● **AUFGABEN**
(1) Auf welche Uhrzeit wurde laut Textauszug die für den 25. November 2008 angesetzte Sitzung verschoben?
(2) Schreiben Sie einen Abschnitt des Textauszugs wortgetreu ab: Beginnen Sie bei den Worten „Mit Gerichtsbescheid vom“ und enden Sie nach den Worten „der Klage festzustellen.“.
(3) Prüfen Sie, ob die folgenden Aussagen mit dem Textauszug übereinstimmen. Antworten Sie jeweils mit Ja oder Nein und zitieren Sie die entscheidenden Worte.
(a) Das FG hat die Klage mit Gerichtsbescheid vom 7. Mai 2008 als unzulässig abgewiesen.
(b) Der Termin am 21. Oktober 2008 wurde auf Wunsch des Klägers auf eine spätere Uhrzeit verlegt.
(c) In der mündlichen Verhandlung war der Kläger vertreten.

Mit Gerichtsbescheid vom 7. Mai 2008 hat das FG die Klage als unzulässig abgewiesen. Am 13. Juni 2008 hat der Kläger die Durchführung der mündlichen Verhandlung beantragt und sinngemäß den Antrag gestellt, durch Zwischenurteil die Zulässigkeit der Klage festzustellen.

3

Der Termin zur mündlichen Verhandlung am 21. Oktober 2008 ist auf Wunsch des Klägers zuerst von 11.45 Uhr auf 9.20 Uhr vorverlegt, dann wegen einer plötzlichen Erkrankung des Klägers aufgehoben worden. Die für den 25. November 2008 terminierte Sitzung wurde von 9.00 Uhr auf 11.30 Uhr verschoben, weil der Kläger kurz vor Beginn der mündlichen Verhandlung telefonisch durchgegeben hatte, aufgrund der Witterungsverhältnisse nicht fristgerecht zur Sitzung erscheinen zu können. In einem weiteren Telefonat mit der Geschäftsstelle hat der Kläger erklärt, er habe einen Termin beim Familiengericht und könne deshalb den Termin beim FG nicht wahrnehmen. In der mündlichen Verhandlung war der Kläger nicht vertreten.

● **DATENTEIL**
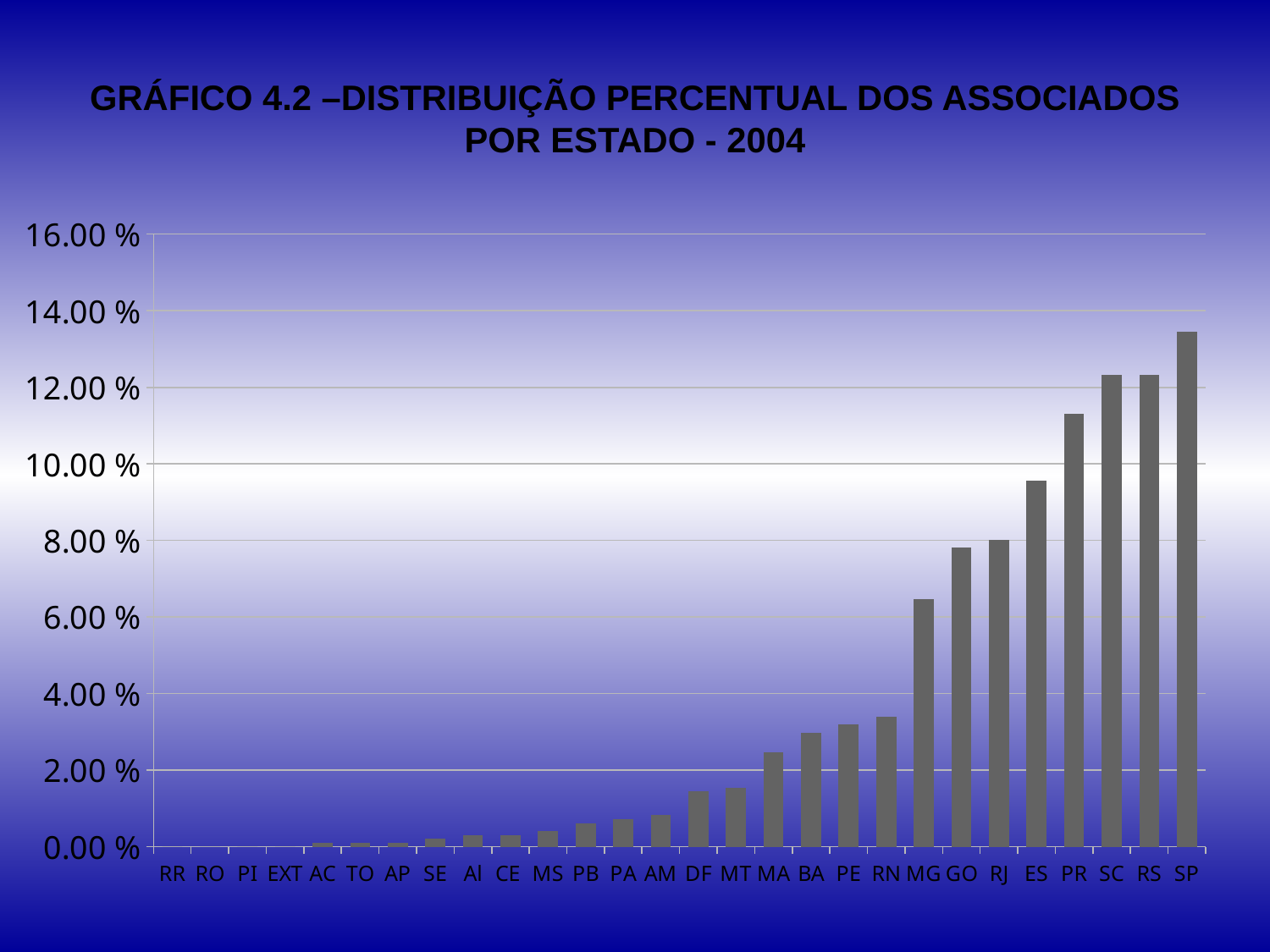
Do the values generally rise or fall from left to right along the x axis? rise Is the value for ES greater or less than 10.00 %? less Is the value for SP greater or less than 12.00 %? greater Which state has the highest percentage of associados in the chart? SP Is the value for PR greater or less than 10.00 %? greater Which is larger, the value for SP or the value for PR? SP What kind of chart is shown on the slide? bar chart How many categories are shown along the x axis of the chart? 28 What is the title of the chart? GRÁFICO 4.2 –DISTRIBUIÇÃO PERCENTUAL DOS ASSOCIADOS POR ESTADO - 2004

● **LÖSUNGEN**
(1) Auf 11.30 Uhr.

(2)
Mit Gerichtsbescheid vom 7. Mai 2008 hat das FG die Klage als unzulässig abgewiesen. Am 13. Juni 2008 hat der Kläger die Durchführung der mündlichen Verhandlung beantragt und sinngemäß den Antrag gestellt, durch Zwischenurteil die Zulässigkeit der Klage festzustellen.

(3)
(a) Ja: „Mit Gerichtsbescheid vom 7. Mai 2008 hat das FG die Klage als unzulässig abgewiesen.“
(b) Nein: „zuerst von 11.45 Uhr auf 9.20 Uhr vorverlegt“
(c) Nein: „In der mündlichen Verhandlung war der Kläger nicht vertreten.“